Maire is not going to let that happen. Even though it means much worse than a bloody nose.
THE LONG ROAD HOME is a YA historical fiction with fantasy elements complete at 87,000 words. I hope it will appeal to readers who enjoy the combination of historical reality and the supernatural in Maggie Stiefvater’s The Scorpio Races or Elizabeth C. Bunce’s A Curse Dark As Gold. I was mentored on this project by Eleanor Henderson, whose debut Ten Thousand Saints was one of the New York Times’ Top 10 Books of 2011.

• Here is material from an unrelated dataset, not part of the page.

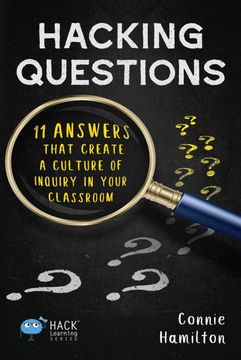 portada Hacking Questions: 11 Answers That Create a Culture of Inquiry in Your Classroom: 23 (Hack Learning Series) (in English)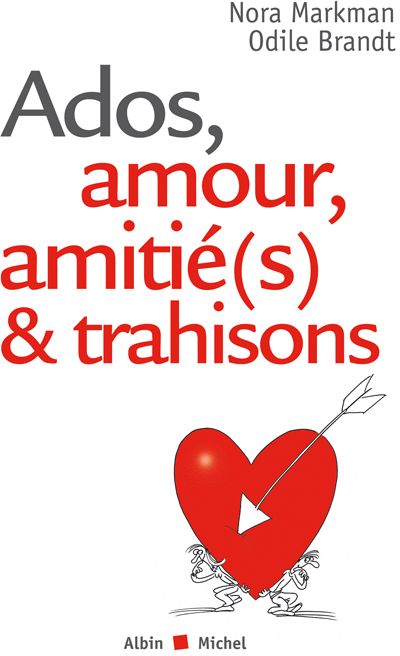 Ados, amour, amitié(s) & trahisons...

I recently graduated from Ithaca College with a B.A. in Writing and a minor in History. My historical nonfiction has received the 2013 Elliot Mayrock Writing Award and a Best Paper award at the 2013 Phi Alpha Theta regional conference. In addition, my fiction was the recipient of the 2013 Runner Up prize in Ithaca College's Writing Department Contest and is published on their website.
An Daingean, Ireland
That morning, the sky had turned to endless stone-grey clouds and rain had pelted down in sheets, shattering the serene harbour with splashes and soaking straight through the wood of the docks. It came as no surprise, then, when one of the dockhands slipped, the sack he’d carried tumbling from his shoulder and onto the wet wooden boards beneath his feet. There were always people milling about at the docks, lurking with desperate faces in the greyish mist of the harbour. They were hoping for work or perhaps for a miracle like a sack of Irish grain dropped before it could reach English hands, and when the chance came, they leapt at it faster than the faery folk leapt at mischief. The dockhand was shoved aside by dozens of frantic hands.
Maire Finn was at the centre of the riot at once. She thrust her bony elbows into the faces and necks of the adults swarming around her, scratching and shoving back at the hands and arms that slapped at her, and she did not retreat even when a fist connected soundly with her nose. All that mattered was the kerchief full of barley she now had stuffed into her pocket.
She ran away from the docks, blood dripping slowly from her nose, over her mouth and down her chin, but she tried to ignore it until she could wash her face, just as she tried to ignore the feel of the ground beneath her feet and the way its pounding impact shot up through her heels and into her fishing rod thin legs and trembling knees.